[[ Given text open ]]

May 27, 2011 at 8:23 am
Gosh! While his aims are the same as many of us – keep the soils alive and attain balance in the vineyard – his view of how things work (AKA science) reads like a fantasy novel. The scary thing is that he slips in scientific terms like gravity, photosynthesis, wavelengths and catalysts without any true understanding of what they mean or what they do.
May 27, 2011 at 10:56 am
Certainly the words on the page don’t truly convey his passion and vivacity and his deeply thought-out views. Do the results of his work and philosophy – his wines – speak for themselves?

[[ Given text closed ]]
[[ Dataset open ]]

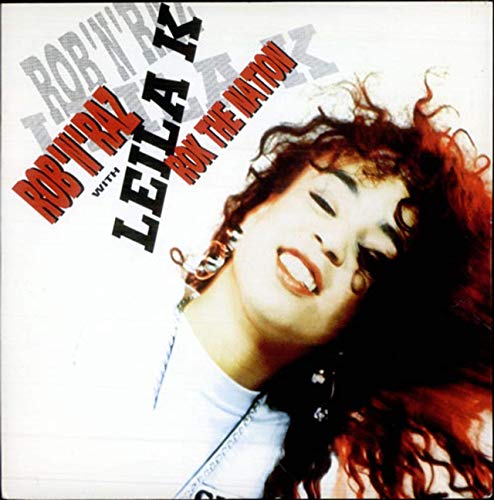 Rok The Nation / Fonky Beats For Your Mind [Vinyl Single] von ARISTA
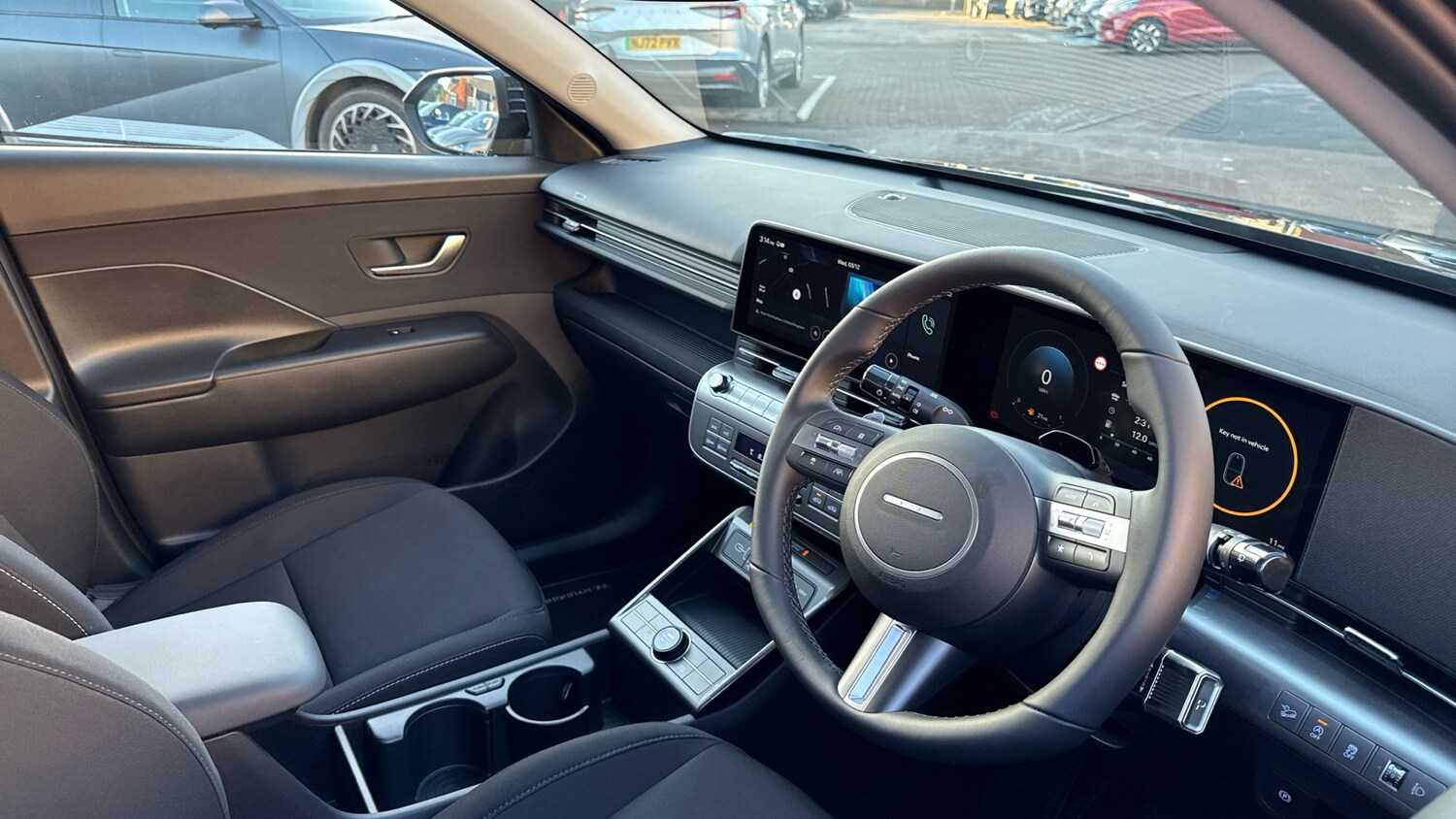 Used Hyundai KONA 2025 for sale - 76504415: Photo 11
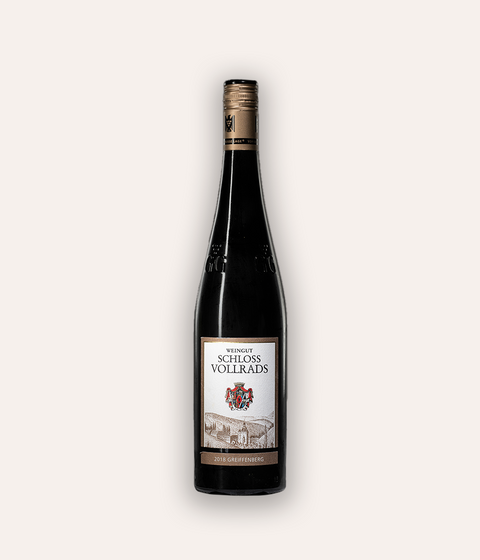 Weingut Schloss Vollrads, Riesling, 2018, Trinkvergnügen, Wein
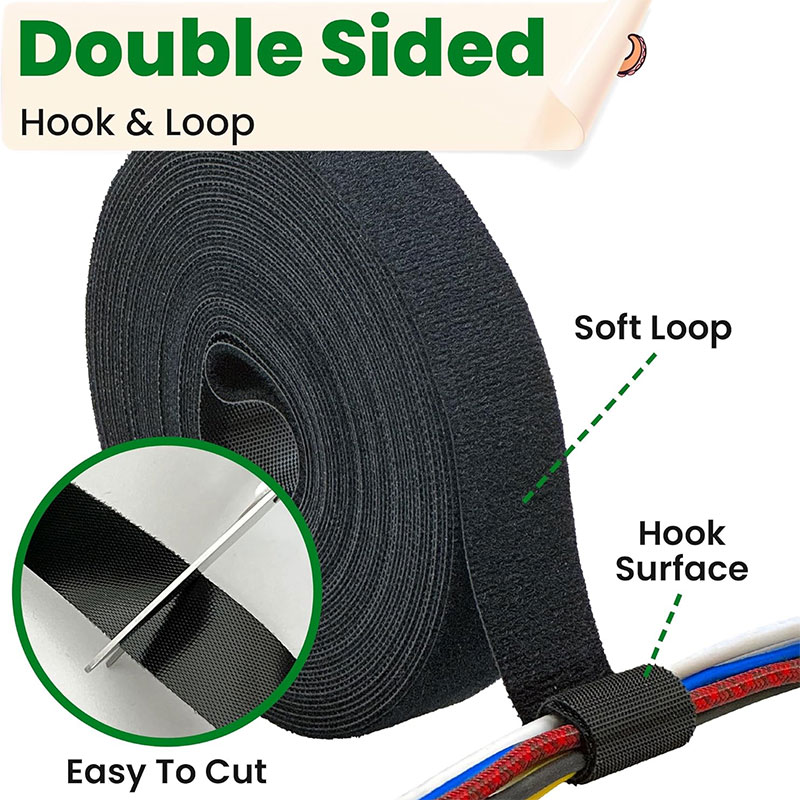 Cinta de sujeción reutilizable - Gear Tie Reusable reseña y precio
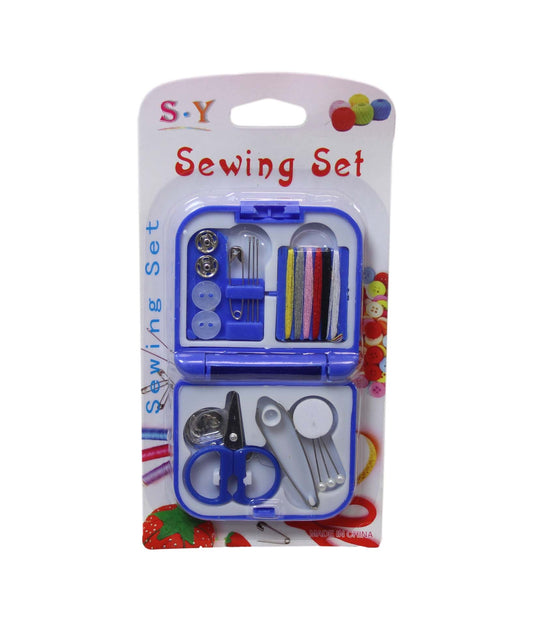 Household Sewing Set Kit Daily Essentials Quick Fix Sewing Kit 13cm 6520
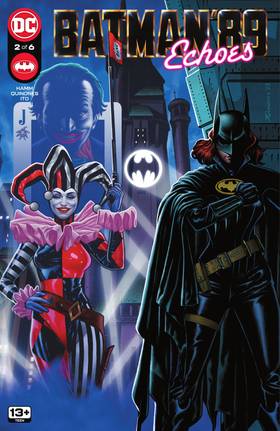 Read Batman '89: Echoes (2023-)  2 Page 1 in English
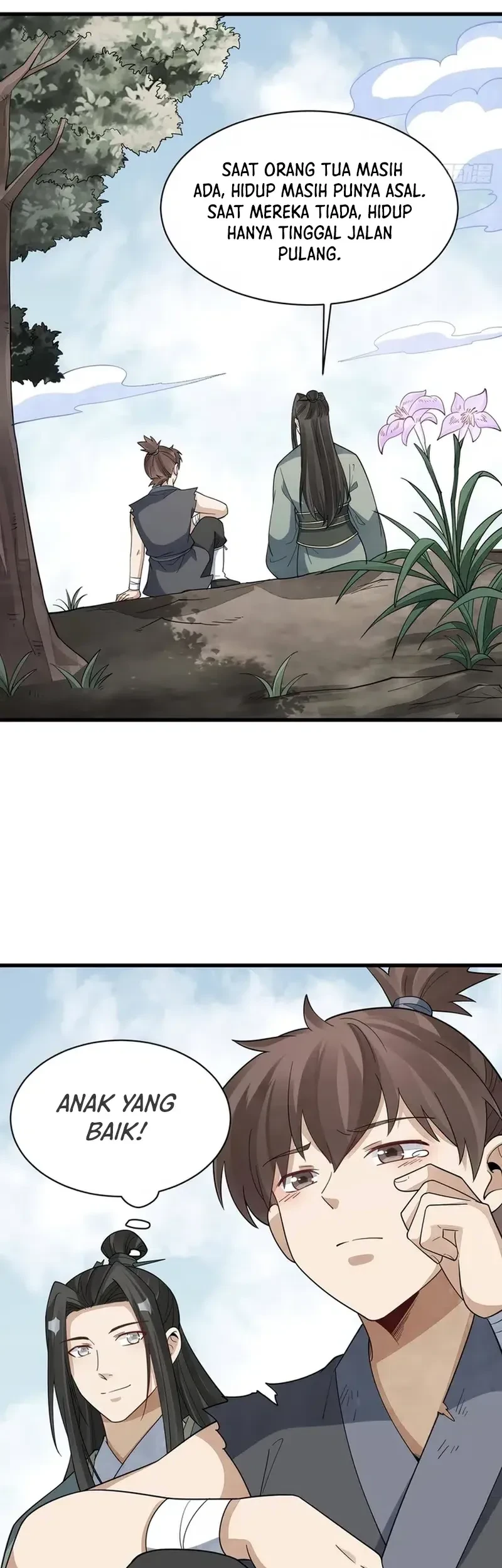 Lanke Special Destiny Chapter 296 Gambar 30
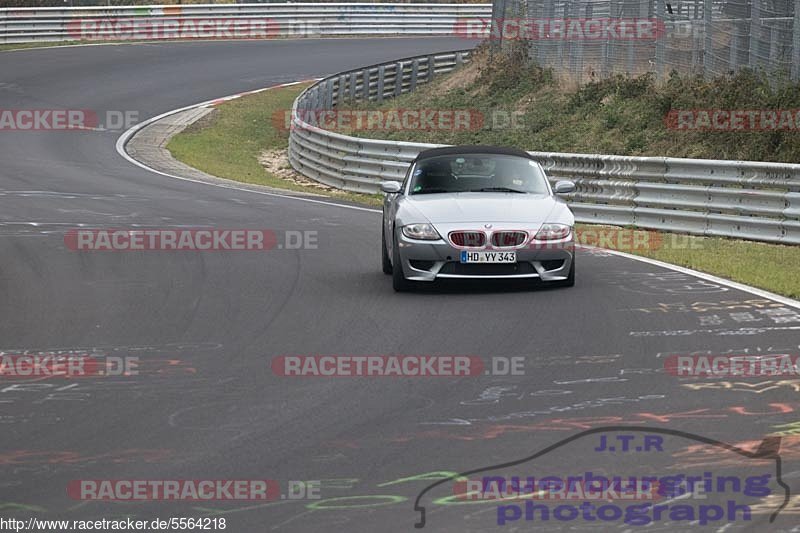 Bild #5564218 - Touristenfahrten Nürburgring Nordschleife 04.11.2018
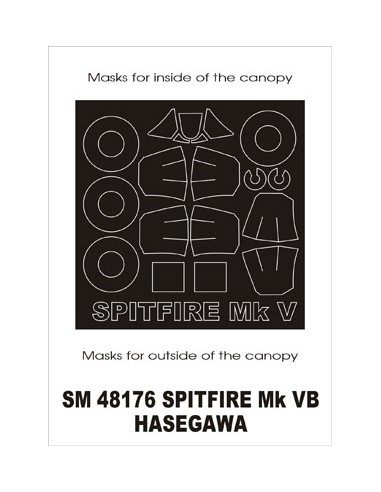 Spitfire MK.IX  LEER DESCRIPCION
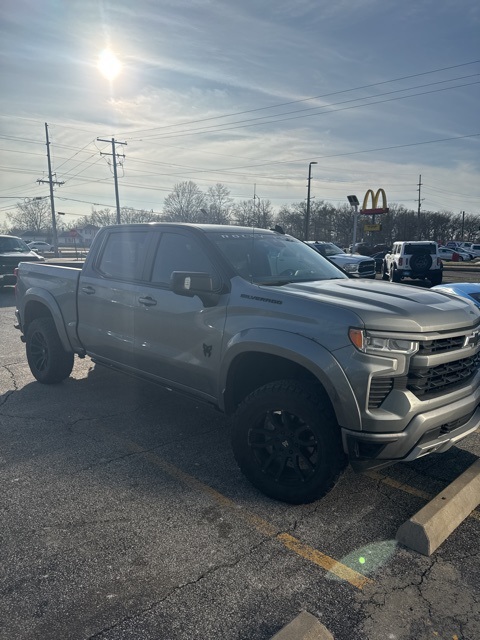 2023 CHEVROLET SILVERADO - Image 3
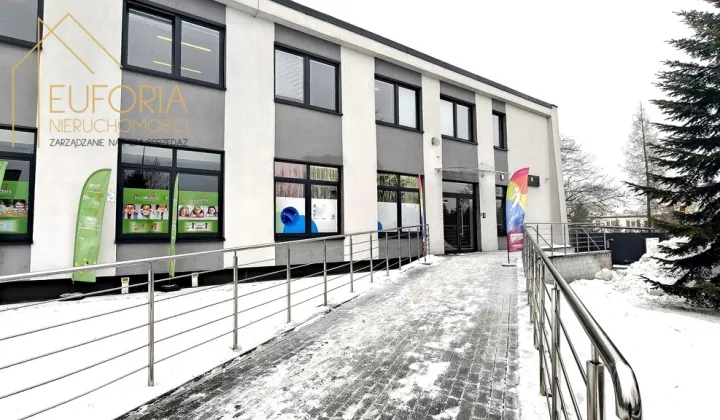 Biuro Łódź, ul. Tamka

[[ Dataset closed ]]

> Exercise requirements
Copy everything in the vineyard comments from "May 27, 2011 at 8:23" down to "what they do.", substituting "orchard" for "vineyard".

> Answer area
May 27, 2011 at 8:23 am
Gosh! While his aims are the same as many of us – keep the soils alive and attain balance in the orchard – his view of how things work (AKA science) reads like a fantasy novel. The scary thing is that he slips in scientific terms like gravity, photosynthesis, wavelengths and catalysts without any true understanding of what they mean or what they do.